Table 1. The emulsification capacities of the cell-free supernatant (CFS) obtained from the biodegradation process by P. oryzihabitans NC392.
The tendency of surfactants to adsorb on surfaces due to their amphiphilic structure is one of their main characteristics (Santos et al., 2016; Sarubbo et al., 2022). When the concentration of surfactant increases, the surface tension goes down until it reaches a certain point and then stays the same because the surface is already saturated with surfactant molecules. The concentration needed for this to happen is called the critical micelle concentration (CMC) (Haba et al., 2003; Abdel-Mawgoud et al., 2008). In this study, the CMC was measured by determining the dependency of the emulsification index and surface tension on the concentration of the isolated biosurfactant in the aqueous system. The results showed that, based on the results obtained from E24 and surface tension measurement, the outcomes were linearized from the concentration of 200 mg L−1, and there was no noticeable decrease or increase. The concentration of 200 mg L−1 of extracted biosurfactant indicates the critical micelle concentration, which reduced the surface tension from 70 to 34 mN m−1 (Figure 2). Previous reported different values of the critical concentration of micelles, which may be due to the type of bacteria, different conditions of biosurfactant production, the nature of the dissolved solvent, and also the purity of biosurfactant preparation (Fox and Bala, 2000; Carrillo et al., 2003; Yin et al., 2009).
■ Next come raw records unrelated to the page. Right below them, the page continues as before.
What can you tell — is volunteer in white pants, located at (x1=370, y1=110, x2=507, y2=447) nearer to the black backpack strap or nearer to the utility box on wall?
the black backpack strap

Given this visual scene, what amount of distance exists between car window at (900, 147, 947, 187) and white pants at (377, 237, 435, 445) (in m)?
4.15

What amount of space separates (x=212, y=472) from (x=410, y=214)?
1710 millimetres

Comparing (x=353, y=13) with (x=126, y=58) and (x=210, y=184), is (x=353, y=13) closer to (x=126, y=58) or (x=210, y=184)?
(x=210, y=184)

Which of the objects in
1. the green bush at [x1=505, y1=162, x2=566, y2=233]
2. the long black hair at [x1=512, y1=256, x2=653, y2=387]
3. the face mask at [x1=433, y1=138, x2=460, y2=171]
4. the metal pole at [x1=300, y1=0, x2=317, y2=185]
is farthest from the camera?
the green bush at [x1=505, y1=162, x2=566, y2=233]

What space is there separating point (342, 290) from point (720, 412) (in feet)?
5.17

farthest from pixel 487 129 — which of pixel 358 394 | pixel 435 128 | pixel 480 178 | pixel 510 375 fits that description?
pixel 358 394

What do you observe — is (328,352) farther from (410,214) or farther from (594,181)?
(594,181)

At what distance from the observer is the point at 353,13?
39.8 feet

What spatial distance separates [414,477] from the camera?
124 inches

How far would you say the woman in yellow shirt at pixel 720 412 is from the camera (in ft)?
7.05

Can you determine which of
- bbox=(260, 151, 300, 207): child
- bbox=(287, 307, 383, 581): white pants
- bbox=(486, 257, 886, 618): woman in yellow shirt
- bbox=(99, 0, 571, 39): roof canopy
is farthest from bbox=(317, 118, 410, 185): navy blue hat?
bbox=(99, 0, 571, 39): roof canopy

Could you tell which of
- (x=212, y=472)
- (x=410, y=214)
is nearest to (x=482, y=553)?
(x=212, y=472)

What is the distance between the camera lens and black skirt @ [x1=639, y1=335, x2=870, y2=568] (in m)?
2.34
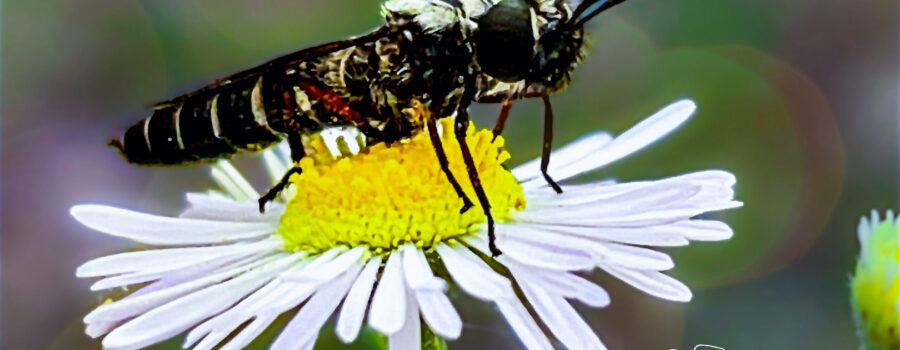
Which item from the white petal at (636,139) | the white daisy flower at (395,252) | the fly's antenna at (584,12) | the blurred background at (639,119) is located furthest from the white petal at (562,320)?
the blurred background at (639,119)

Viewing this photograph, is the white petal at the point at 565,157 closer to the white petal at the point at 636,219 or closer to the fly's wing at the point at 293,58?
the white petal at the point at 636,219

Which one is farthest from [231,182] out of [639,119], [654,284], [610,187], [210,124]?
[639,119]

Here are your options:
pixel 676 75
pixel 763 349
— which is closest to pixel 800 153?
pixel 676 75

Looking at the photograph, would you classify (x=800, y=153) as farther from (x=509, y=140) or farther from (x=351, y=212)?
(x=351, y=212)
Figure 2. Emulsification index and surface tension as the function of the biosurfactant concentration (the biosurfactant isolated from P. oryzihabitans NC392 culture after the biodegradation process of crude oil at 15 g L−1). The experiment was performed in three replicates.
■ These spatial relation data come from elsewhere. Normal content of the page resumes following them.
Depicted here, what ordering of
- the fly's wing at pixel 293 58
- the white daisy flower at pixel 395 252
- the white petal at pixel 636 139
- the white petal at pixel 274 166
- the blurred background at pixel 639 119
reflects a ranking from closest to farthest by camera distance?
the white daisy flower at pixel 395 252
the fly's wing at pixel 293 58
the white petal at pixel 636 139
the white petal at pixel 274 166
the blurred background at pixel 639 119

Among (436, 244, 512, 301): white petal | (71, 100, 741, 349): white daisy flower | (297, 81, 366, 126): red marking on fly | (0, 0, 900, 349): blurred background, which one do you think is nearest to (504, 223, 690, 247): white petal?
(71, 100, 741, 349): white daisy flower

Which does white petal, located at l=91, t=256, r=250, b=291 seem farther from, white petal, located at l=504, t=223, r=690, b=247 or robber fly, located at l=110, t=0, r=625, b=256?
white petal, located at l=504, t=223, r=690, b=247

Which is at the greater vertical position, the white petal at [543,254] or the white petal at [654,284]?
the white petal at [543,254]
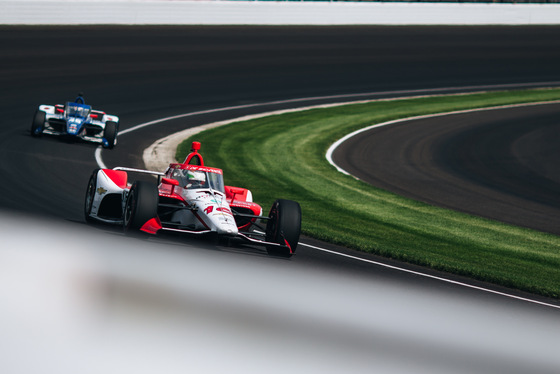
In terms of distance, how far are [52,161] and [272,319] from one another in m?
19.7

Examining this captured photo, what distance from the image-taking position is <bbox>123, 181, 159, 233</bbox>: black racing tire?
12000 mm

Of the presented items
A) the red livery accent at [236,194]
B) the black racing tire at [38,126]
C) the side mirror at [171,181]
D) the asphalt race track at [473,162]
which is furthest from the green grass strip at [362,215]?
the black racing tire at [38,126]

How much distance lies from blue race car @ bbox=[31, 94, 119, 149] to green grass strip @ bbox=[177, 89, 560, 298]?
2.17 meters

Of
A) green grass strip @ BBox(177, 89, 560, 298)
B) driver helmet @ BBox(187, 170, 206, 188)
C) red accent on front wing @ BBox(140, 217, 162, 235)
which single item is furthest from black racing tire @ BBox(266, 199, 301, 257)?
green grass strip @ BBox(177, 89, 560, 298)

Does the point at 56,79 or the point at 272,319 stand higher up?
the point at 272,319

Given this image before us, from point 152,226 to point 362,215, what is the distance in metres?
6.61

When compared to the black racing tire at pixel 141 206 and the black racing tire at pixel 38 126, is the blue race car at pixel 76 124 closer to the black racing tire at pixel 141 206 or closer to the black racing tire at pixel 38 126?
the black racing tire at pixel 38 126

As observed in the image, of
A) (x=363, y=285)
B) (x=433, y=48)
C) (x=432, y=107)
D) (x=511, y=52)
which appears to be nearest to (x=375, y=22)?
(x=433, y=48)

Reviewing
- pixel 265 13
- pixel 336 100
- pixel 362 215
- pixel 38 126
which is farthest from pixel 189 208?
pixel 265 13

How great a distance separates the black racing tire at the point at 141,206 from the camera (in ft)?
39.4

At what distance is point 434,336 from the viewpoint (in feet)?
4.54

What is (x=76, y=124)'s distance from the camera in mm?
23344

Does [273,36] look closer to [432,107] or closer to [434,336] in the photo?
[432,107]

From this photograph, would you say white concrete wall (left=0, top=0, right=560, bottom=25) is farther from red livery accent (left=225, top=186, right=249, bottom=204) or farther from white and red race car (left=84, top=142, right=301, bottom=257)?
red livery accent (left=225, top=186, right=249, bottom=204)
3.2 Chemical identification of the isolated biosurfactant
Numerous studies have described the isolation and synthesis of biosurfactants by various Pseudomonas species. The homologs of P. aeruginosa, a rhamnolipid producer, vary in the number of rhamnose molecules, alkyl chain length, and composition (Aparna et al., 2012). According to earlier research, the differences between functional groups found in the biosurfactant data were noticed and examined (Patowary et al., 2017). By using FTIR, the molecular makeup of the biosurfactant produced by P. oryzihabitans was assessed (Figure 3). The presence of OH bonds is indicated by the distinctive band at 3,410 cm−1. Around 2,924 cm−1 of absorption is attributed to the symmetric stretch (CH) of the aliphatic chains’ CH2 and CH3 groups. The absorption signal at 1,633 cm−1 (CO bond in COOH) shows the presence of ester carbonyl groups. Although other groups also absorb in this area, the band at 1,236 cm−1 further demonstrated the ester carbonyl group, which corresponds to CO deformation vibrations (Figure 3). The glycosidic bond (C-O-C) in the molecule is represented by the absorption band at 1,038 cm−1. The existence of the CH2 group is indicated by the absorption peak at 617 cm−1. According to the information from the corresponding wave numbers above, this biosurfactant’s chemical structure is the same as that of rhamnolipids that have been previously described. These rhamnose rings are connected to lengthy hydrocarbon chains (Pornsunthorntawee et al., 2008).
Figure 3. Fourier transform infrared spectrum obtained from the biosurfactant produced by P. oryzihabitans.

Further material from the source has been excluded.